これを避けるためには、水素ガスをリリーフ弁で大気に逃がさなければいけません。

しかし、その結果として充填あたりの走行距離が減ってしまい、燃費が悪くなります。
長時間車庫に停めておくこともできないでしょう。

水素ステーションの数

2022年6月末時点における水素ステーションの数は、全国でわずか174箇所です。

主な設置場所は都市部に集中しているため、ガソリンスタンドのような利便性ないといえます。

建設コストがガソリンスタンドの4〜5倍もかかる水素ステーションは、簡単に設置数を増やすことができません。
水素自動車が普及していない現時点では、国の補助金なしに水素ステーションをビジネスとして成立させるのは困難といえるでしょう。

タンクの寿命

高圧水素タンクは700気圧という高圧力で水素を押し込んでいるため、無期限に使えるものではありません。

そのため、水素燃料電池車の高圧水素タンクには、定期的に検査をした場合で「15年」という充填可能期限が公式に定められています。

寿命を超えても水素タンクを交換すれば乗り続けられますが、水素タンクの交換には数百万円という高額な費用がかかります。タンクを交換して乗り続けるのは現実的とはいえないでしょう。

実際に販売されている水素自動車について

ここではトヨタの「MIRAI」を紹介します。

「MIRAI」は水素自動車ではなく水素燃料電池車(FCEV)ですが、燃料に水素を使う車として参考になるでしょう。
水素自動車とは仕組みも違いますが、自動車業界の水素普及に貢献していることは間違いありません。

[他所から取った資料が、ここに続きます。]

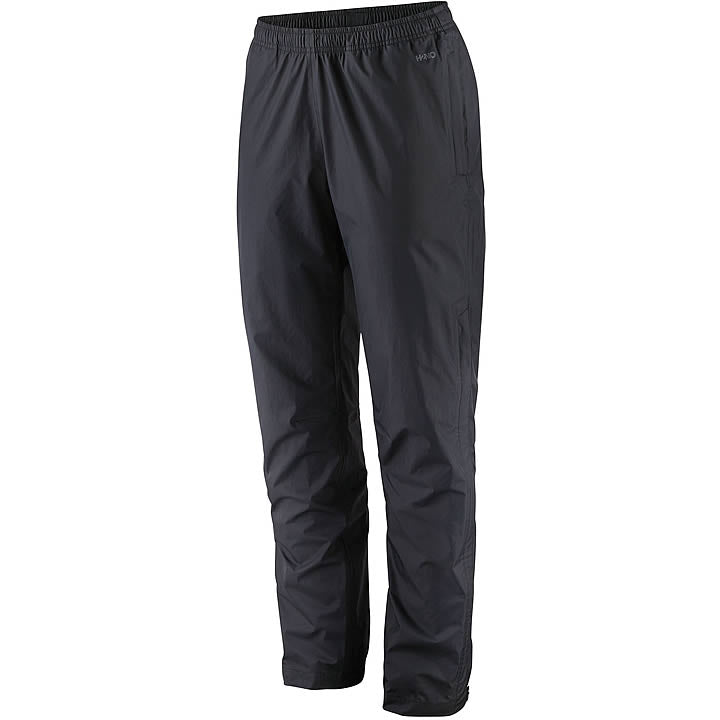 Women's Torrentshell 3L Rain Pants Regular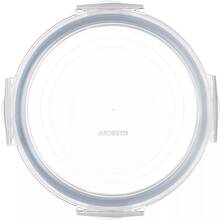 Контейнер ARDESTO Gemini 0.95л (AR1295BRD)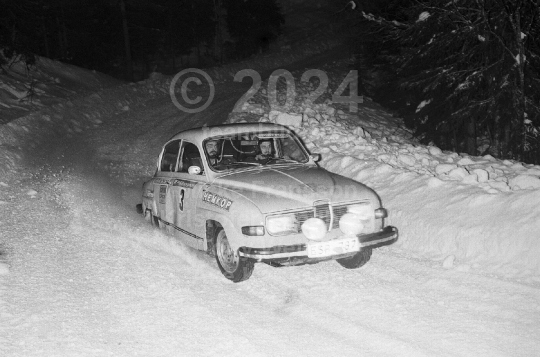 Örnskölden 1978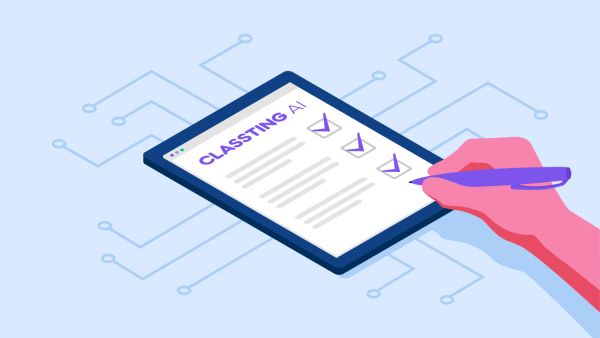 실증으로 검증된 클래스팅 AI의 효과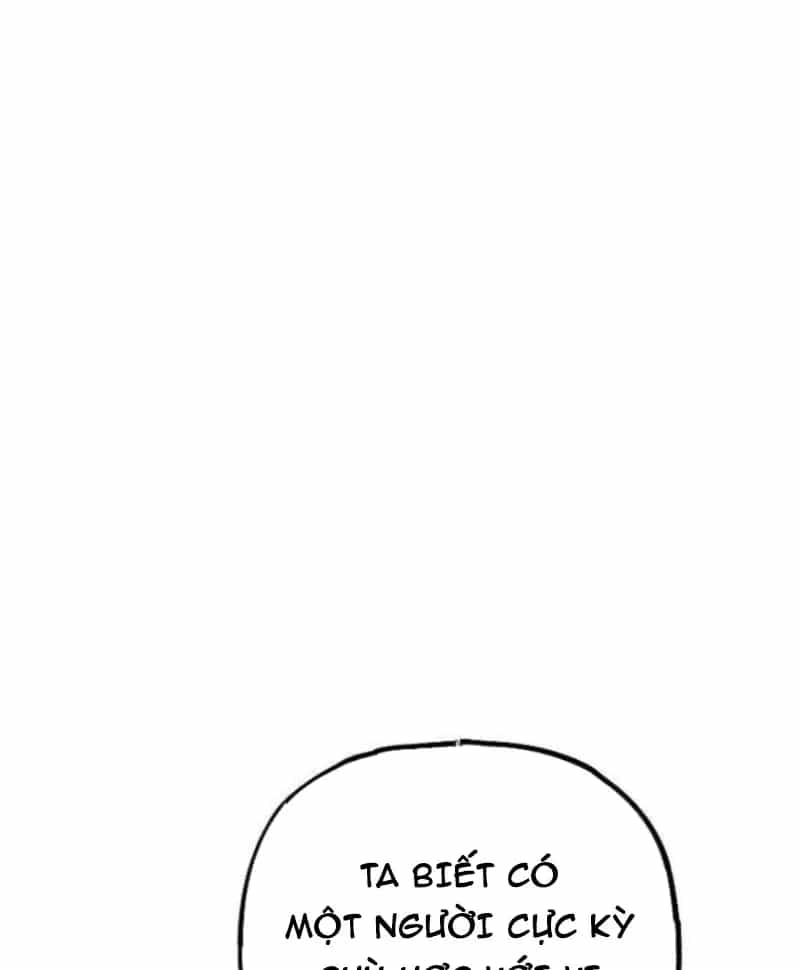 Diễn Viên Gangster - Chương 29 - ảnh 42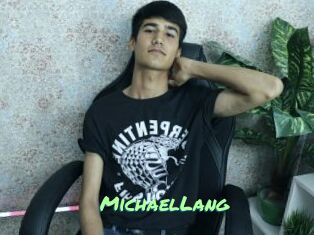 MichaelLang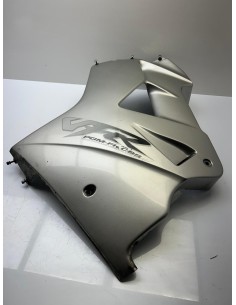 Flanc gauche HONDA VFR 800 FI 1998 - 2001 2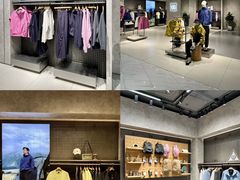-大商麦凯乐(大连总店)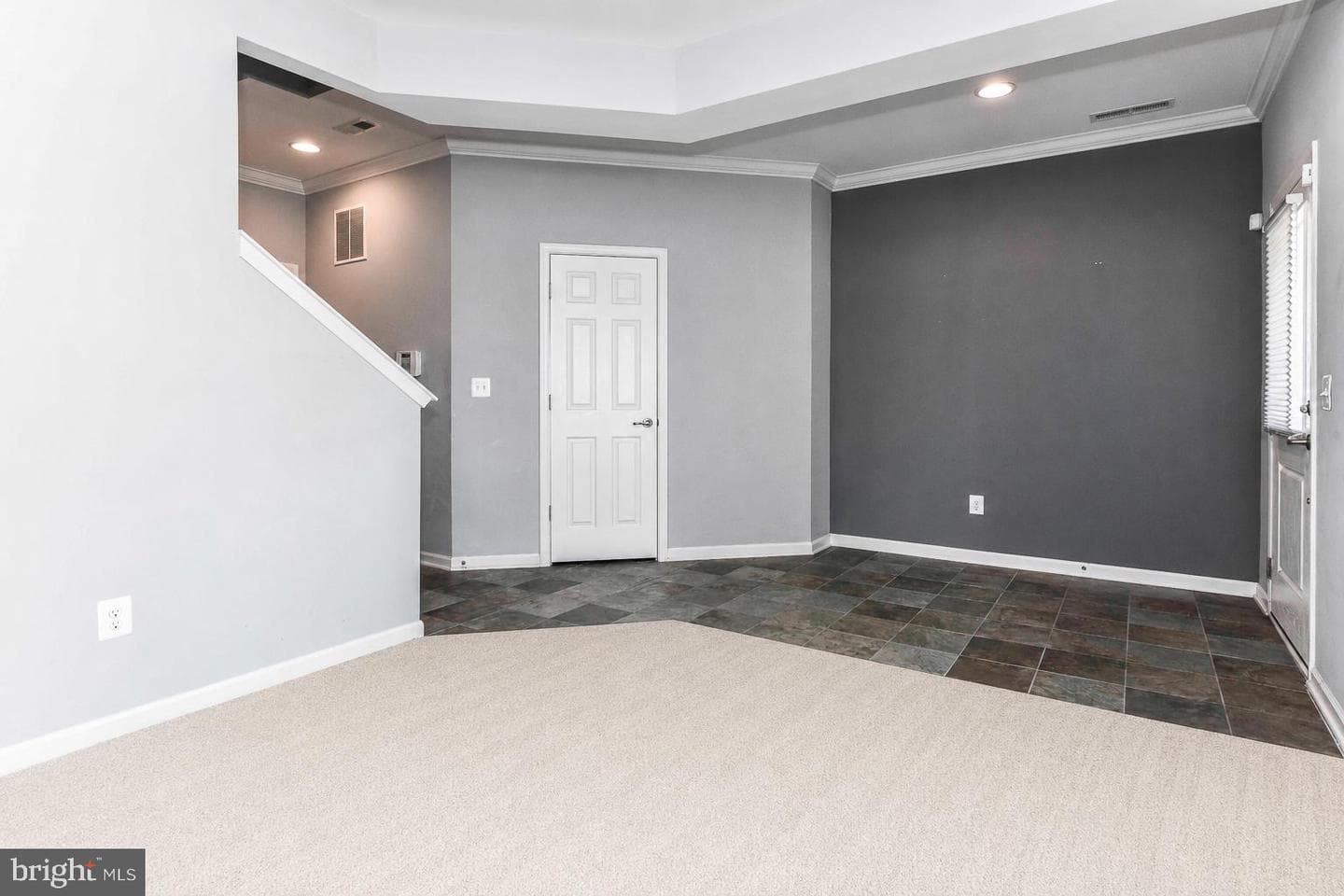 44025 Eastgate View Drive photo 4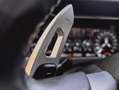 Ford Mustang Fastback 5.0 Ti-VCT V8 Aut. GT Orange - thumbnail 5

「MIRAI」は、2014年に発売を開始した車です。

水素の充填時間は約3分で、1回の充填における航続距離は約750〜850kmとなっています。
2020年12月には第2世代が発売されており、第2世代は最高出力174psという高出力を実現しています。

まとめ

水素自動車は走行中に二酸化炭素を排出しませんが、窒素酸化物は排出します。

また、水素の製造や輸送過程においては、二酸化炭素を排出しています。
このような問題から、すべての点において環境にやさしい車とはいえないでしょう。

また、水素ステーションの不足によって普及が進まないという課題もあります。

水素自動車の充填時間はガソリン車とほぼ変わらないため、電気自動車にはない利用しやすさがあるのは事実です。

しかし、水素ステーションの数が少ないため、ガソリンスタンドのように気軽な利用はできません。
メーカーや政府はさまざまな取り組みを行っていますが、問題解決までの道のりは長いといえるでしょう。